++++ SELECTED PASSAGE
U.S. construction spending misses expectations in December

WASHINGTON (Reuters) – U.S. construction spending increased less than expected in December as a solid rise in private projects was partially offset by a sharp decline in outlays on public projects.

The Commerce Department said on Tuesday that construction spending rose 0.2% after advancing 0.6% in November.

Economists polled by Reuters had forecast construction spending gaining 0.6%. Construction spending increased 9.0% on a year-on-year basis in December. It rose 8.2% in 2021.

Spending on private construction projects rose 0.7% in December. Outlays on residential construction surged 1.1%.

Single-family homebuilding spending accelerated 2.1%, while outlays on multi-family housing projects rose 0.4%.

Homebuilding remains constrained by higher prices for building materials, especially framing lumber. The United States last November nearly doubled the duties on imported Canadian softwood lumber to 17.9% from 9% after a review of its anti-dumping and countervailing duty orders. Residential investment contracted for a third straight quarter in the fourth quarter.
++++++++
● WHAT THE TASK REQUIRES
Please repeat the construction spending article word for word, everything from "WASHINGTON (Reuters) –" down to "construction surged 1.1%.". The listing has nothing to do with the construction spending article.
++++ SUPPLIED INFORMATION
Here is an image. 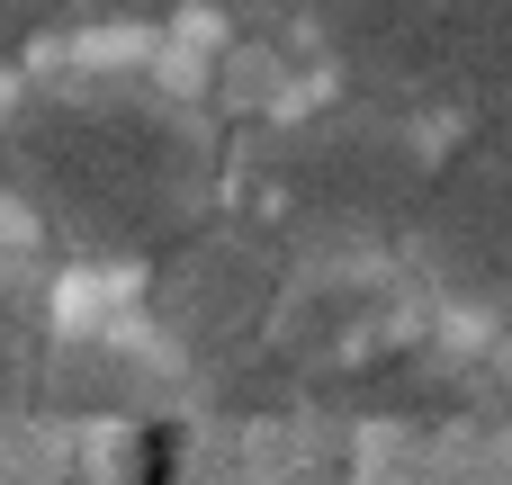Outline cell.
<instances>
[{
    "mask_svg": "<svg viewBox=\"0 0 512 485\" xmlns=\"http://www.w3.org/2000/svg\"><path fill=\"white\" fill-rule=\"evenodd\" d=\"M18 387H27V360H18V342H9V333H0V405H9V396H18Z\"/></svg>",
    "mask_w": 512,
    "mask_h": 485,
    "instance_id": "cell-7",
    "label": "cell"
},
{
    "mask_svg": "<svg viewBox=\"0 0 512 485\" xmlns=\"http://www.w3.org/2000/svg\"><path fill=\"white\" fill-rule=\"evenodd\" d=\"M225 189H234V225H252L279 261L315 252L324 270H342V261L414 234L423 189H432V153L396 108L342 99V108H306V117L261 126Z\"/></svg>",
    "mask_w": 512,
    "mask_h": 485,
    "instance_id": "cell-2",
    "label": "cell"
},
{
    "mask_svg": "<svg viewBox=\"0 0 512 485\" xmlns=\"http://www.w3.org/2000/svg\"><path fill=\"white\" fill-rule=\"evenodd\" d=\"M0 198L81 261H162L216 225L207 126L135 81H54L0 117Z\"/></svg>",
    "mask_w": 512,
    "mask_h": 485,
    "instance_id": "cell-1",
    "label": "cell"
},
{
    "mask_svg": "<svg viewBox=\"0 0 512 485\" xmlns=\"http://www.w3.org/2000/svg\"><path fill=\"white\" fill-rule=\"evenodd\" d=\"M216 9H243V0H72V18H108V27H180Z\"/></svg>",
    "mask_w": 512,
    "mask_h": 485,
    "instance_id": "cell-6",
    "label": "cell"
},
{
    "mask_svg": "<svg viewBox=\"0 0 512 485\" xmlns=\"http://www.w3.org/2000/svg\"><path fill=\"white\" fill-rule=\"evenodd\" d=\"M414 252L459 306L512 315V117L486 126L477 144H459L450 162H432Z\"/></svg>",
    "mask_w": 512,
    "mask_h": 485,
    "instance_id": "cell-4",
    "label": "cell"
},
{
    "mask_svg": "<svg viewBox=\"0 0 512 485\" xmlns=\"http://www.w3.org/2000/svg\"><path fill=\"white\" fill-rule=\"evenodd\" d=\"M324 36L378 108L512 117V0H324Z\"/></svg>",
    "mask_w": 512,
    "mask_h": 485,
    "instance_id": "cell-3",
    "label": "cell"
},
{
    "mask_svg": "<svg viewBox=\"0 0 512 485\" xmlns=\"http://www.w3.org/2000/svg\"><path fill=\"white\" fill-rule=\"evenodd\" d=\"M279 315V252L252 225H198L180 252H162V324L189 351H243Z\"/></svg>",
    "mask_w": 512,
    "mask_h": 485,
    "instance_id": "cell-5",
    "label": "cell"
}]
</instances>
++++++++
++++ SUPPLIED INFORMATION
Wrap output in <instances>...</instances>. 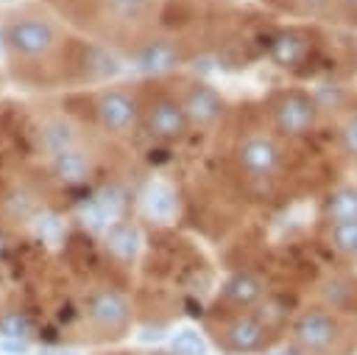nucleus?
++++++++
++++ SUPPLIED INFORMATION
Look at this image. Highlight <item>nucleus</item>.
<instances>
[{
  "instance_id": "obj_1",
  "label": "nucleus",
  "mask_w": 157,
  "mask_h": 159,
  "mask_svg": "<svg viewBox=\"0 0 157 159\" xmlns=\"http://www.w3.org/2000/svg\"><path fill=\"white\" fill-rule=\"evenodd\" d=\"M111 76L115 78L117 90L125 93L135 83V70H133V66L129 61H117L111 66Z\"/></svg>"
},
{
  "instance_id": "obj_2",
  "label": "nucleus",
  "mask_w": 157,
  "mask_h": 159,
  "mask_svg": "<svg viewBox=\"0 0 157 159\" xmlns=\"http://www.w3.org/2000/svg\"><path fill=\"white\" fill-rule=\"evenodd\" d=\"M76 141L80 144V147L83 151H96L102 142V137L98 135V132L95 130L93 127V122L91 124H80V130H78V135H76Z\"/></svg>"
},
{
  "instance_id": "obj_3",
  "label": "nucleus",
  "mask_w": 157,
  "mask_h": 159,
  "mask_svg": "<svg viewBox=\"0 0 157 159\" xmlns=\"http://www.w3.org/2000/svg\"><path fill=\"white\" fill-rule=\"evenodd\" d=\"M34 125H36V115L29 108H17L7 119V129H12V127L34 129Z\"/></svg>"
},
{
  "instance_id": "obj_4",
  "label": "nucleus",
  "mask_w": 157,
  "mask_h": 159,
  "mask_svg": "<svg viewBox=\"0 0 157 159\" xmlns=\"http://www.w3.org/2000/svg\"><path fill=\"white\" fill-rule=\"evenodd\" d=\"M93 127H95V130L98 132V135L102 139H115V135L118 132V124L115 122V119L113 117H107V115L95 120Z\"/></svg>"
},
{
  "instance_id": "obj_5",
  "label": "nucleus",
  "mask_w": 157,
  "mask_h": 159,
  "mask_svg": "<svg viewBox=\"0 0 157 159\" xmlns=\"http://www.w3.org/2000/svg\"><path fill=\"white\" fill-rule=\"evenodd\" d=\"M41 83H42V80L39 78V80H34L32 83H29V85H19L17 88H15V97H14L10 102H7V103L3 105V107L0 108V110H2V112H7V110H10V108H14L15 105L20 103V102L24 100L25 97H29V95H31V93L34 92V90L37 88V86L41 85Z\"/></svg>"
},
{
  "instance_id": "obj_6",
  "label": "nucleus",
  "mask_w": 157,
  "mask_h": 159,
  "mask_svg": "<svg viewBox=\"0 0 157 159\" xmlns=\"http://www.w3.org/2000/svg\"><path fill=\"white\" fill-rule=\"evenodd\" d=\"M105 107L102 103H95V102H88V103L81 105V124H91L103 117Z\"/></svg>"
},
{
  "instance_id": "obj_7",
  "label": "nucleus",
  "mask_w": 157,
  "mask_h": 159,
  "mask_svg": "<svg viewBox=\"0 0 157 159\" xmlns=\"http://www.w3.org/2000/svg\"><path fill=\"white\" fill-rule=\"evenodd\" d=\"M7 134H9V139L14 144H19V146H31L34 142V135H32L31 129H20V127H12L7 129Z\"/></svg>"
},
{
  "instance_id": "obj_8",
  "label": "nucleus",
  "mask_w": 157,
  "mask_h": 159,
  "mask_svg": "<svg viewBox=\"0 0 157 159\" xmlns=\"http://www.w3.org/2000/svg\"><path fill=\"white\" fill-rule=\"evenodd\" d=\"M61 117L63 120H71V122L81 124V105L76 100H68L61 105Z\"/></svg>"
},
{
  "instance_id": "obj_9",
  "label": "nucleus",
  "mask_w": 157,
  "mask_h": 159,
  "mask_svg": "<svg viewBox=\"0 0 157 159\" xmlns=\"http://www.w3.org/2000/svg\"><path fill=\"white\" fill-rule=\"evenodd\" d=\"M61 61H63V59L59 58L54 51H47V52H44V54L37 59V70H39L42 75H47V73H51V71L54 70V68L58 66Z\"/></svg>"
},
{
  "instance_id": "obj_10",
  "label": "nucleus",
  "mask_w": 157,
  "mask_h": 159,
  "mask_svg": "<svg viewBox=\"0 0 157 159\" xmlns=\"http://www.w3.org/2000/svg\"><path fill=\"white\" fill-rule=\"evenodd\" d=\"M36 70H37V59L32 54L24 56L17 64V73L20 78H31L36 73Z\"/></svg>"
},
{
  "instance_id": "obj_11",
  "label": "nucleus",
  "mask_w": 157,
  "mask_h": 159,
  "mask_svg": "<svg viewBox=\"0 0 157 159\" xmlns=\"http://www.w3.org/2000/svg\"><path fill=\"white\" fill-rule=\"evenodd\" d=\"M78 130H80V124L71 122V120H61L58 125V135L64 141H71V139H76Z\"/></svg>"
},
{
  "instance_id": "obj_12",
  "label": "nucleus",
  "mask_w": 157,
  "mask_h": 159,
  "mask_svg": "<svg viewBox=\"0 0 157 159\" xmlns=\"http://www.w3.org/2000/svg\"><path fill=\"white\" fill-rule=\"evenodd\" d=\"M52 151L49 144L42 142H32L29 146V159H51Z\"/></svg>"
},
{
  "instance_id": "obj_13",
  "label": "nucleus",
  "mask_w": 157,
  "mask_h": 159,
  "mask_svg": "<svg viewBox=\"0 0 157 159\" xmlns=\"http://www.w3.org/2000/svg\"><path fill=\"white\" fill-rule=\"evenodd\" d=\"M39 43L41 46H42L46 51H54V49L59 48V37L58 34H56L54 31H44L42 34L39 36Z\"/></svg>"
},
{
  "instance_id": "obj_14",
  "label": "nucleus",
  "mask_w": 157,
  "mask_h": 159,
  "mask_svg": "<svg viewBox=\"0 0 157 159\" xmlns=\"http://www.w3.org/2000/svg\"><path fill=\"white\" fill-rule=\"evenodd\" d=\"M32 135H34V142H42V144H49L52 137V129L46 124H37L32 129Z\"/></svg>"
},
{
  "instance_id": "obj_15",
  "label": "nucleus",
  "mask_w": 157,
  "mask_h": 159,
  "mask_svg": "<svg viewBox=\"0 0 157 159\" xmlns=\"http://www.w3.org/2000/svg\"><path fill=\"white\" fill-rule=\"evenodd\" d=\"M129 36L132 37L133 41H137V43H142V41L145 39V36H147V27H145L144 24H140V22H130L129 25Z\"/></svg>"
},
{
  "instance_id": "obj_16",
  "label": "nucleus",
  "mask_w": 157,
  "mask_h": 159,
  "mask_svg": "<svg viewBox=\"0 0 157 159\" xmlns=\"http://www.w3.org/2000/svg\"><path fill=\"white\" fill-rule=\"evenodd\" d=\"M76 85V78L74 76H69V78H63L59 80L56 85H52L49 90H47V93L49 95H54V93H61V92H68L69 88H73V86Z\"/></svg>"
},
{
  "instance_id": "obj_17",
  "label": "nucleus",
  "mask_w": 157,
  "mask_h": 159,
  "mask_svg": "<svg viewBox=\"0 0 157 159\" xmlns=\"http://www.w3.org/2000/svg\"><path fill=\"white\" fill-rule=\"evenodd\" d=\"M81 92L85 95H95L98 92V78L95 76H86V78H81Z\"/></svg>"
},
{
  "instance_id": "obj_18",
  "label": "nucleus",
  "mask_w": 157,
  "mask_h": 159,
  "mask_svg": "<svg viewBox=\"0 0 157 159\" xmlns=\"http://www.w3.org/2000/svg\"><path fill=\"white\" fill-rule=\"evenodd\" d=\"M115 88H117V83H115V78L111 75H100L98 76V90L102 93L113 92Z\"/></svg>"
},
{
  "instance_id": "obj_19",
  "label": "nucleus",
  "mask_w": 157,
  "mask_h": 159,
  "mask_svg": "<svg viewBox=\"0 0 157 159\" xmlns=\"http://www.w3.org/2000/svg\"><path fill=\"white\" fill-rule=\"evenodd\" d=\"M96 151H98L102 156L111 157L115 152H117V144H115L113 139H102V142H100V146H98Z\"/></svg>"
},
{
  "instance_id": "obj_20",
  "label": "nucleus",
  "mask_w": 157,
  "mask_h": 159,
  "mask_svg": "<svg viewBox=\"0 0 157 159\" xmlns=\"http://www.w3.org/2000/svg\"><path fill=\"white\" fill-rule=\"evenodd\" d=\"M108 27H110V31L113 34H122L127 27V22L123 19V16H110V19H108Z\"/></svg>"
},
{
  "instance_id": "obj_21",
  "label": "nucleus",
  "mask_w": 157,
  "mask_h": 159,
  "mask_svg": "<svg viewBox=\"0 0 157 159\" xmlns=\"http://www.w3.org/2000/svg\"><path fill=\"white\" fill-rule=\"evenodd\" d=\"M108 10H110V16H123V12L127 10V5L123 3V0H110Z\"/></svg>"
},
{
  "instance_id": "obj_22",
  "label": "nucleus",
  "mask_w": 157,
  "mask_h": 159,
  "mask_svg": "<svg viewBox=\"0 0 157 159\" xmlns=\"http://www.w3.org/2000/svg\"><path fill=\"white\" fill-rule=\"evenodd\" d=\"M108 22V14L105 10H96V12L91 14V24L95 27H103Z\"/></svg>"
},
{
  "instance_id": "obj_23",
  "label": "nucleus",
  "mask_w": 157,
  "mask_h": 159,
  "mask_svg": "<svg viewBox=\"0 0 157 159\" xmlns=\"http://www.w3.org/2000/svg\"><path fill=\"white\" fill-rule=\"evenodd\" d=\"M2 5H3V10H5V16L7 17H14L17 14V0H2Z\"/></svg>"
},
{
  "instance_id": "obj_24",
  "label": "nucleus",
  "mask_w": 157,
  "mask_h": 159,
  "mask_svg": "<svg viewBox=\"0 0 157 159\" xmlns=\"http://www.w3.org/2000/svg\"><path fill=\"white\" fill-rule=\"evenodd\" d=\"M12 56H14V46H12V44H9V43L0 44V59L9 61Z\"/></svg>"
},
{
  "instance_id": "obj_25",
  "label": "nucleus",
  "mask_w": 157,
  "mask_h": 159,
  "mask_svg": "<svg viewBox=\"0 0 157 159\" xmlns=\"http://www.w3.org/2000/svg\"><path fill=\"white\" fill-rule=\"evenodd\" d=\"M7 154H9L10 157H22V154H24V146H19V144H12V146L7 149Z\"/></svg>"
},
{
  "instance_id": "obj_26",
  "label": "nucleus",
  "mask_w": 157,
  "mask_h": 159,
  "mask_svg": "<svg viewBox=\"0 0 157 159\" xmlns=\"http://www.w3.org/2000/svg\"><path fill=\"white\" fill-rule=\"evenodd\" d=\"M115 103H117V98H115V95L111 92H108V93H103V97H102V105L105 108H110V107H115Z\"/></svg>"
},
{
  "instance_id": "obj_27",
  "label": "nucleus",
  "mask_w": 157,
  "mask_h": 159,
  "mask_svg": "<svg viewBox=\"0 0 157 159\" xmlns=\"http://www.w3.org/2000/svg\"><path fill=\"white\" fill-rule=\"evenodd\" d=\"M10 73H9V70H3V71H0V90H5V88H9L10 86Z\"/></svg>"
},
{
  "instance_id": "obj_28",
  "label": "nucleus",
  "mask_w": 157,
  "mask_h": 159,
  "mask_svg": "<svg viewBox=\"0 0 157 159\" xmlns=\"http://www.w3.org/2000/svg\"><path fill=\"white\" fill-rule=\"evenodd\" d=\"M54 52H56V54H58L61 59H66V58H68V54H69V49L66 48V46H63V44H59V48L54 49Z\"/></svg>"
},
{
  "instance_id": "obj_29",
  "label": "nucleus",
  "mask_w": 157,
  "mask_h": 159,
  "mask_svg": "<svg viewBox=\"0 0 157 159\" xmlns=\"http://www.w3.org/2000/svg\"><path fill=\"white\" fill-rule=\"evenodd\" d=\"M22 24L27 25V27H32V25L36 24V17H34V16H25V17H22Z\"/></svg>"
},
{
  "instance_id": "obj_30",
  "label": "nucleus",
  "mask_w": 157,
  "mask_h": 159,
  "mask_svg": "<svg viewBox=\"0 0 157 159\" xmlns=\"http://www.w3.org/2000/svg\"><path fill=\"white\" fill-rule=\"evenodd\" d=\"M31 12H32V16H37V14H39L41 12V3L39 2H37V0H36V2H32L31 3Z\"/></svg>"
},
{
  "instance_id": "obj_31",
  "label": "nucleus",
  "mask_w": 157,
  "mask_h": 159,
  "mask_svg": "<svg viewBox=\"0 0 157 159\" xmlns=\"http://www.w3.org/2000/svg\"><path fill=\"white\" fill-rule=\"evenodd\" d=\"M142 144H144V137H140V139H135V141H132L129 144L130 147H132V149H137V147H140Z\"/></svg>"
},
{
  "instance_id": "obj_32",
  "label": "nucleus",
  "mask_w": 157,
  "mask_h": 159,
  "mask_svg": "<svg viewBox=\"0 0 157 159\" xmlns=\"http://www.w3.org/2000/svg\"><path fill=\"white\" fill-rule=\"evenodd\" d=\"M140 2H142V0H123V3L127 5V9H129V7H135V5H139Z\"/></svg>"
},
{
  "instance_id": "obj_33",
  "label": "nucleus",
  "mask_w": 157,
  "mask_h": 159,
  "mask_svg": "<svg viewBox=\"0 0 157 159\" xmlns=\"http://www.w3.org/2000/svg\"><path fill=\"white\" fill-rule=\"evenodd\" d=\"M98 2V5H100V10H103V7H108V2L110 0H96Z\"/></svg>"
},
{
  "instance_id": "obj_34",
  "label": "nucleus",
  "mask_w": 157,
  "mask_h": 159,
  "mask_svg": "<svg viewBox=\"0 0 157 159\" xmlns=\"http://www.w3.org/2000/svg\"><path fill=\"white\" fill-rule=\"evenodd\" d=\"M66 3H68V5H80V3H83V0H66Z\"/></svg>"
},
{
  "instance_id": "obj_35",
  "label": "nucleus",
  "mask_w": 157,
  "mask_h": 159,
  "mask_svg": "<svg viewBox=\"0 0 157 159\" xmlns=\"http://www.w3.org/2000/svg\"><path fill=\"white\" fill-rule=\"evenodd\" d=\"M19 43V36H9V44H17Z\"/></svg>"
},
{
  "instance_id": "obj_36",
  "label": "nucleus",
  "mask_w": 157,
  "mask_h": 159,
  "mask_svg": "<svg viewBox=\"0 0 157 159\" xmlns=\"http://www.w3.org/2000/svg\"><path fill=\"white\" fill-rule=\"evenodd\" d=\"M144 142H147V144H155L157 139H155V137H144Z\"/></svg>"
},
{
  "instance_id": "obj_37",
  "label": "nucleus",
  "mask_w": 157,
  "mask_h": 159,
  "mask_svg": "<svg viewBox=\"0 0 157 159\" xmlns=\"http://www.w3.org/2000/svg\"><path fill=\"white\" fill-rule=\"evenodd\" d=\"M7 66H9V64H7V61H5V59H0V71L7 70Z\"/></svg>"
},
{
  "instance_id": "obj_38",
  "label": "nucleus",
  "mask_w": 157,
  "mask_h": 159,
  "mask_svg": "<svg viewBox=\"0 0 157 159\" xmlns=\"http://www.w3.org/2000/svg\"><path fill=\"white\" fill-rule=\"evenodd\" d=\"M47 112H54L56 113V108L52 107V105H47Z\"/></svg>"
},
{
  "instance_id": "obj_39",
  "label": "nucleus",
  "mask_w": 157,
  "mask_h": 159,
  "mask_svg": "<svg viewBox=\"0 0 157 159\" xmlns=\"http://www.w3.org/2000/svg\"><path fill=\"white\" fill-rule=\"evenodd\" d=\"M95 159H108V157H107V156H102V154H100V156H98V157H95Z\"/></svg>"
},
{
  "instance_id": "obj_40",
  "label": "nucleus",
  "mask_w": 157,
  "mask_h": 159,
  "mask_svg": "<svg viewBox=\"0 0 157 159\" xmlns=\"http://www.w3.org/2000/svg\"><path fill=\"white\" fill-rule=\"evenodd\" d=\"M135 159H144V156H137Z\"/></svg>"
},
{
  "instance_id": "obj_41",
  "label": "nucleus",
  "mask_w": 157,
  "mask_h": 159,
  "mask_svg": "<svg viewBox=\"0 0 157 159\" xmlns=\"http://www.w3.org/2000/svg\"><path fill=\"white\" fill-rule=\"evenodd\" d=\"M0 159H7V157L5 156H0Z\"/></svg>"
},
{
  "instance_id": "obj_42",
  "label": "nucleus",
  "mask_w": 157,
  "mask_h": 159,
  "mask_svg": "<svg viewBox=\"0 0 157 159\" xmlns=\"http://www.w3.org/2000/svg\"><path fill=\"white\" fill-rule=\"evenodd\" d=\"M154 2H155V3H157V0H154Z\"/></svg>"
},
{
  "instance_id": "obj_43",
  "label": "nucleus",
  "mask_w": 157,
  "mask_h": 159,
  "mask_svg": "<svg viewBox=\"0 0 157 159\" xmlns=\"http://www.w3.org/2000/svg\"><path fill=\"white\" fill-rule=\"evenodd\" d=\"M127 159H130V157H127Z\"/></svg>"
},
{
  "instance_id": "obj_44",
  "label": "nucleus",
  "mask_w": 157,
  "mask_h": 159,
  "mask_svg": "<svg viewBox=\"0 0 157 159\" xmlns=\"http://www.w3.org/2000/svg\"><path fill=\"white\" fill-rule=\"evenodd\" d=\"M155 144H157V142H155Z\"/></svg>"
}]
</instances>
++++++++
● EXPECTED OUTPUT
WASHINGTON (Reuters) – U.S. construction spending increased less than expected in December as a solid rise in private projects was partially offset by a sharp decline in outlays on public projects.

The Commerce Department said on Tuesday that construction spending rose 0.2% after advancing 0.6% in November.

Economists polled by Reuters had forecast construction spending gaining 0.6%. Construction spending increased 9.0% on a year-on-year basis in December. It rose 8.2% in 2021.

Spending on private construction projects rose 0.7% in December. Outlays on residential construction surged 1.1%.